The required output is the line with "standing: 0%" through the final line of the entries, each one exactly as it stands.

-- -- --

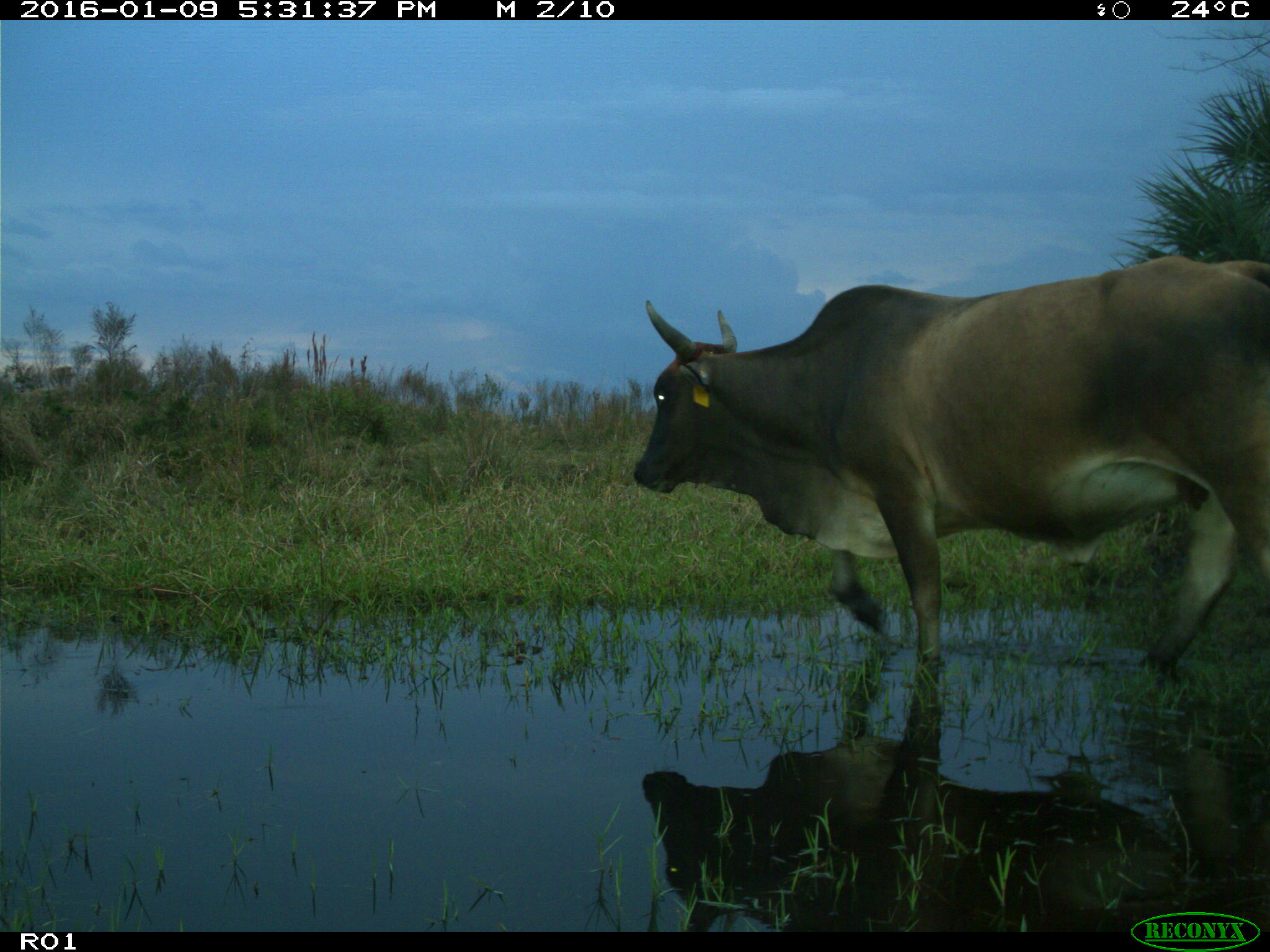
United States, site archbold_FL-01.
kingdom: Animalia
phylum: Chordata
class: Mammalia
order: Artiodactyla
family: Bovidae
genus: Bos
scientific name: Bos taurus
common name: domestic cow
Bos taurus (domestic cow).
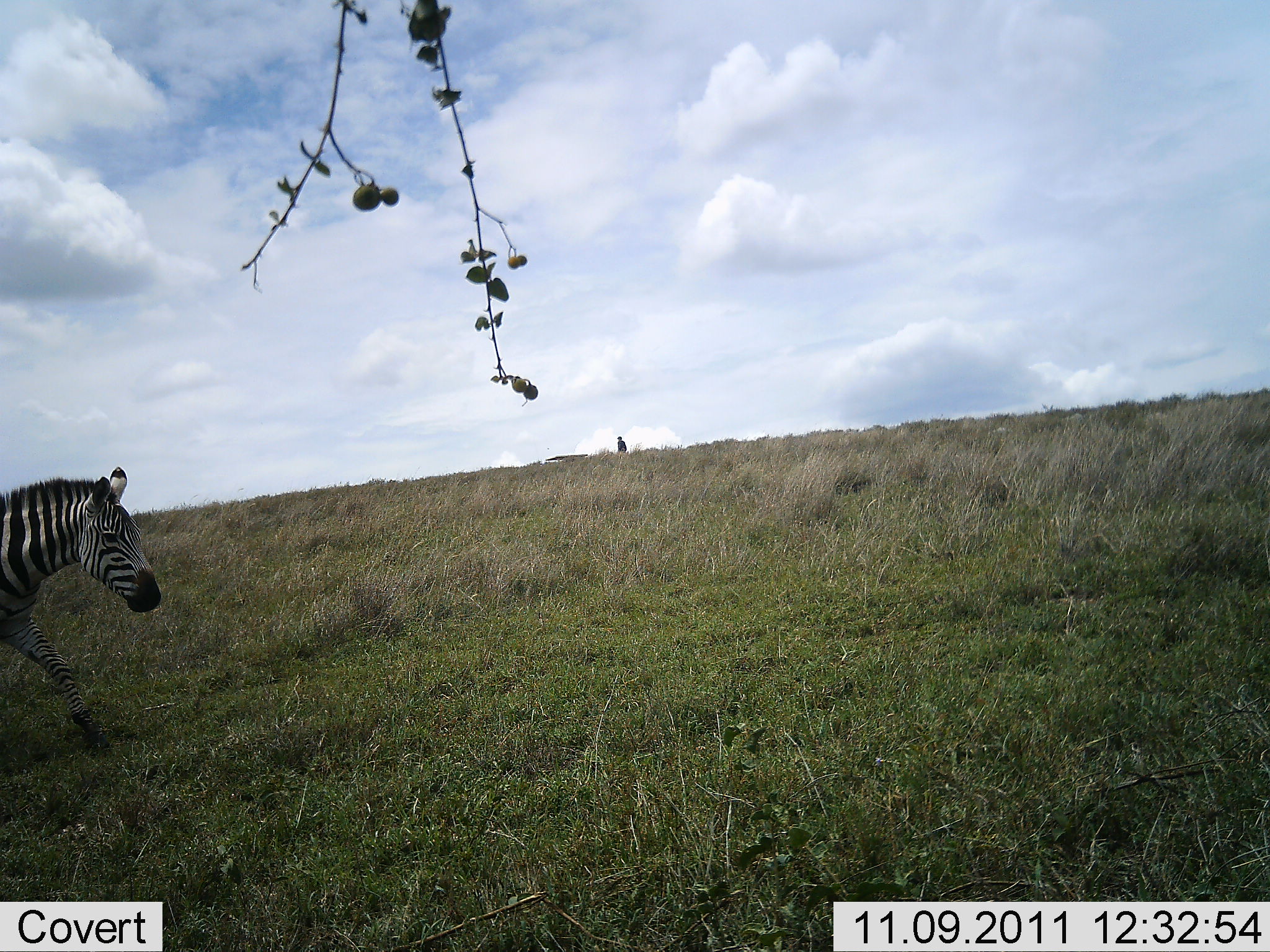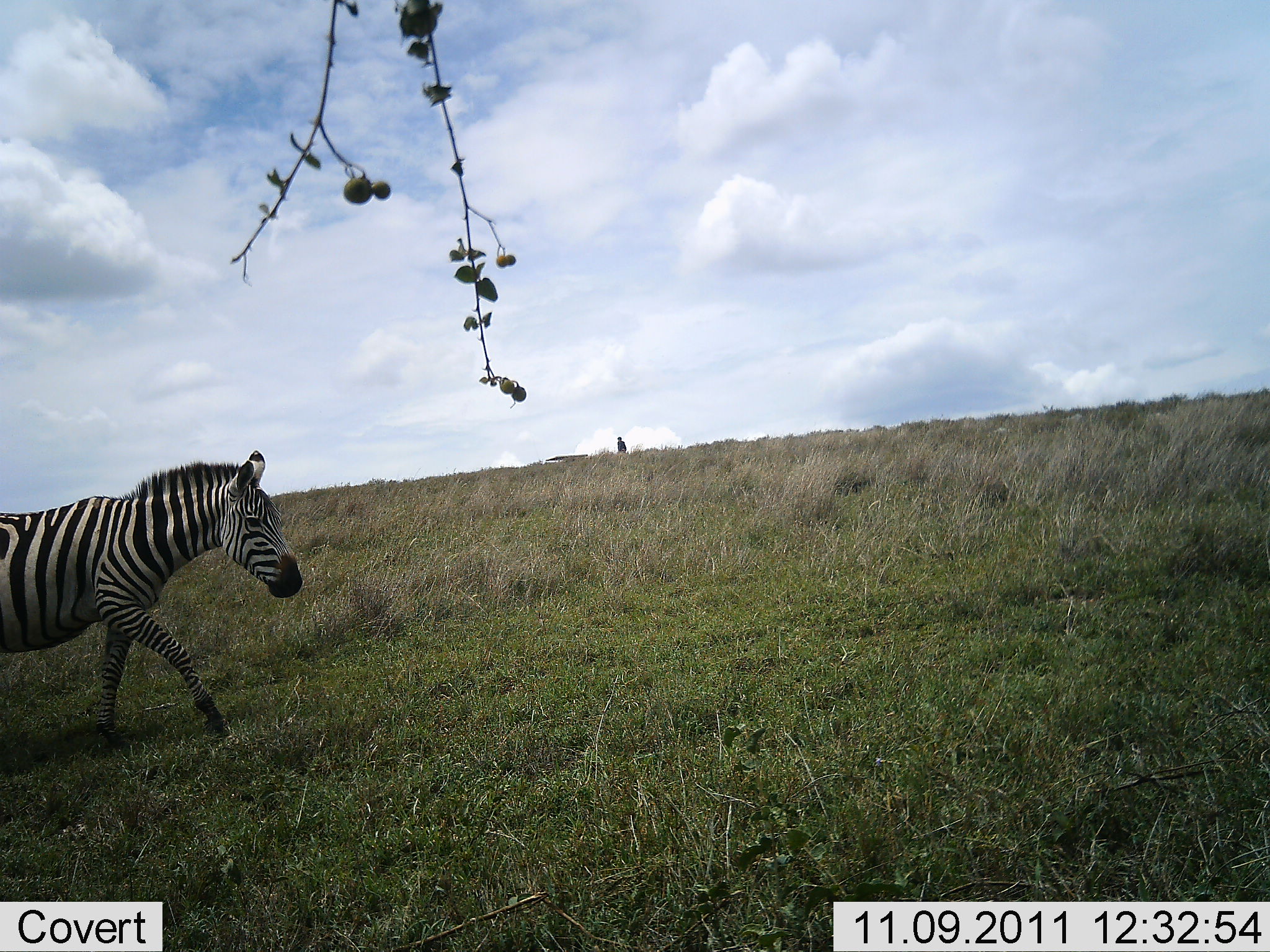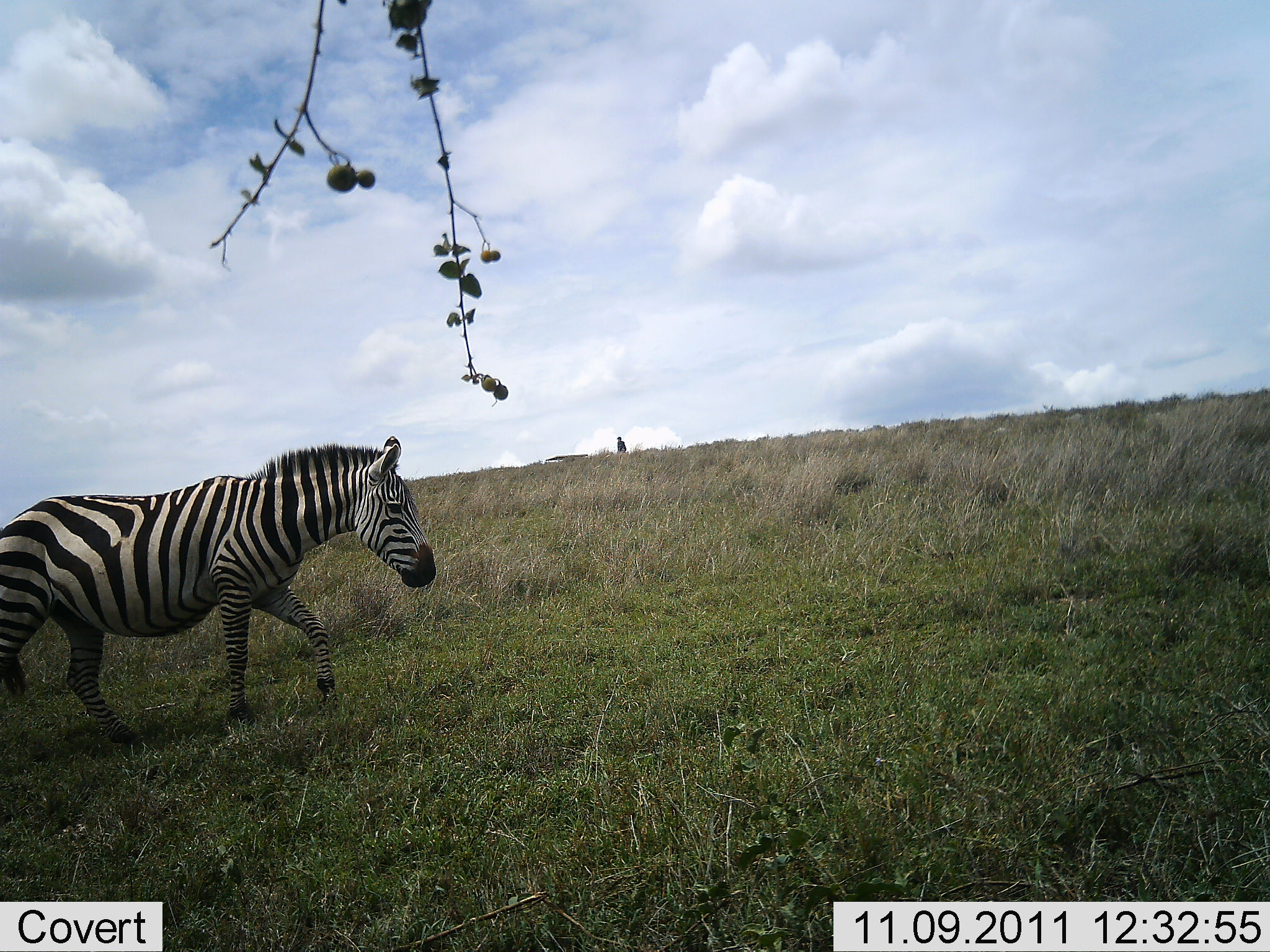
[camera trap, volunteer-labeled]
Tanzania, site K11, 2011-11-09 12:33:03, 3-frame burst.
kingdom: Animalia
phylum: Chordata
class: Mammalia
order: Perissodactyla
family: Equidae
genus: Equus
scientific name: Equus quagga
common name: plains zebra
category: zebra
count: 1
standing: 0%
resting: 0%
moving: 100%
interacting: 0%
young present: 0%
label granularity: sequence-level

-- -- --

▶ **WRITTEN REPLY**
standing: 0%
resting: 0%
moving: 100%
interacting: 0%
young present: 0%
label granularity: sequence-level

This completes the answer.